**Что сделать**
1. Перескажите короче абзац из отрывка о бое батальона, который начинается словами «Быстро наступили сумерки». Сохраните его главные факты.
2. Ответьте по отрывку о бое батальона на вопросы ниже.
(а) Кого командир отправил с приказанием к Елинскому во 2-ю роту?
(б) Сколько вражеских танков T-IV загорелось после первого залпа?
(в) На какую глубину танки и пехота противника вклинились в оборону правого соседа?
3. Продолжите отрывок о бое батальона с того места, на котором он заканчивается.

**Исходный текст**
===
И снова напряженно работает новая мысль. Хорошо бы и взвод от 2-й роты повернуть фронтом на фашистов. От его фланкирующего огня гитлеровцам бы пришлось несладко. Надо послать смышленого бойца к Елинскому с этим приказанием. Но кого? Конечно же моего ординарца Сергеева! Он скор на ногу. Да и служил раньше вместе со мной в этой роте. К друзьям-приятелям до сих пор ходит, все закоулки в обороне 2-й стрелковой знает. Проберется.
Саша! зову по имени Сергеева. Быстро во вторую роту! Передай Елинскому, чтобы он развернул один взвод вправо и открыл огонь во фланг фашистам. Пусть поставит туда и пару противотанковых ружей, чтобы бить [65] по бортам танков. А пулеметами отсечет от них пехоту. Понял?
Сергеев, козырнув, побежал по ходу сообщения.
Пока инструктировал ординарца, вражеские танки подошли так близко, что казалось, от их хода даже слегка подрагивает земля. Пора! Машу рукой. Молчаливый сигнал через Шаповалова превращается в команду и летит по проводам на позиции артиллеристов и минометчиков. Одновременно дружно заговорили пулеметы, автоматы, противотанковые ружья. Из-за спины звонко ударили из окопов два танка Ковалева.
В рядах врага паника. Загорелись три T-IV. Пехота залегла. Но это длилось минут пять-шесть, не больше. Потом гитлеровцы, подчиняясь чьей-то команде, снова поднялись, пошли вперед. Увеличили скорость и танки.
Подоспел взвод из 3-й роты. И сразу же включился в бой. Но фашисты наседают. И вот в самый критический момент им во фланг хлестнули прицельные пулеметные очереди, ударили ПТР. Молодец, Сергеев, успел-таки передать все что надо Елинскому!
Вот теперь-то гитлеровцы дрогнули окончательно. Их уцелевшие танки развернулись, прибавили скорость и покатились назад, бросая на произвол судьбы свою пехоту.
Мы выстояли, но вот у правого соседа дела обстояли хуже. В его оборону танки и пехота противника вклинились на целых два километра!
Быстро наступили сумерки. Пользуясь затишьем, я стал анализировать положение дел в батальоне. 2-я и 3-я роты прочно удерживают свои позиции. Оборона 1-й роты наполовину разрушена, сейчас там идут восстановительные работы. Словом, дела не так уж и плохи.
Именно так и доложил прибывшему ко мне на КП командиру полка. Капитан Седых внимательно выслушал меня, сказал:
Да, твой батальон дрался хорошо. Но и другие тоже не бездействовали. Все атаки врага на второй и третий батальоны отбиты с большими для него потерями...
Я ошалело смотрел на командира полка. Даже не верилось, что я вот опять слышу его голос. Но слышу же, слышу! Не помня себя от радости, вскочил, громко засмеялся.
===
**Приведённые данные**
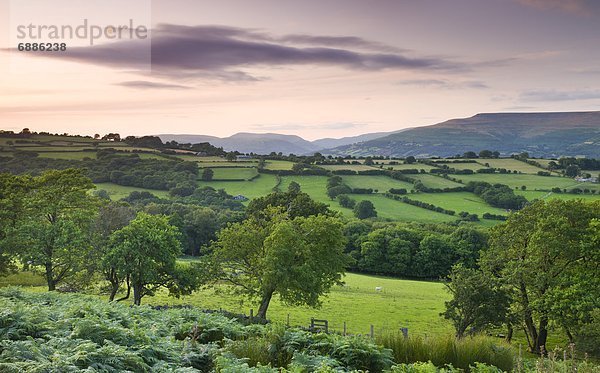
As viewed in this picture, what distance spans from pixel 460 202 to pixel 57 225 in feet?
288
===
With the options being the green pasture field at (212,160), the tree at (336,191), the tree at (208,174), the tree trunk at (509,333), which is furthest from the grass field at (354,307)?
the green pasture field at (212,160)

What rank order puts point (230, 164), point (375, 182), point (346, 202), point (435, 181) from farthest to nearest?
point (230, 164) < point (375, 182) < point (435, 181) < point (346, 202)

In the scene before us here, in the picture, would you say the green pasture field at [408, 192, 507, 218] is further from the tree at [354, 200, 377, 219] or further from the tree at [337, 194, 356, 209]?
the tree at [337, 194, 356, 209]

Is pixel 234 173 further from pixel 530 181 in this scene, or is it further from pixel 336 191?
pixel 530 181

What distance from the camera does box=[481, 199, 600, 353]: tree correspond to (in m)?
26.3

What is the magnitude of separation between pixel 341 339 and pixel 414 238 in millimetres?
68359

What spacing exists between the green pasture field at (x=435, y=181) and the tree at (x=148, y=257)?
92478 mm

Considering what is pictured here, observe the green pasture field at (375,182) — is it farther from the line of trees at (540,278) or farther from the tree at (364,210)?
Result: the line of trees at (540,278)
===
**Ответы**
1. С наступлением сумерек и затишья командир оценил положение в батальоне. 2-я и 3-я роты прочно держат позиции. Оборона 1-й роты наполовину разрушена, и её восстанавливают. В целом положение не так уж плохо.

2.
(а) Своего ординарца Сергеева.
(б) Три.
(в) На два километра.

3.
Что с вами, Хомуло? удивленно спросил капитан Седых. [66]
Да я же слышу вас, товарищ капитан, слышу! И, спохватившись, пояснил: Меня, понимаете, оглушило утром бомбой. Весь бой в глухих ходил, а вот теперь...
Во-он оно что-о! протянул Седых. Значит, ты контуженный батальоном-то руководил? Ну молоде-ец! Не знал, честное слово, не знал... Ну да ладно, об этом потом, слушай дальше. К утру сними свою третью роту, ее оборону займет второй батальон. Только тихо, чтобы фашисты ничего не заметили. И продолжай силами третьей роты и тех, кто остался в первой, восстанавливать оборону. Задача ясна?
Ясна. Только прошу подвезти мне мин и других боеприпасов побольше, попросил я. В том числе и для артиллерийского дивизиона.
Ладно, пообещал Седых. И тут же спросил: Что вообще-то с первой ротой?
Ее левофланговый взвод все время держался на занимаемой им позиции. Потери в нем небольшие. Остальные же два взвода потрепаны очень сильно. В них по неекольку человек осталось. Кстати, в этой роте до сих пор комиссар батальона находится. Он и в бою в ней был.
Какая связь с ротами?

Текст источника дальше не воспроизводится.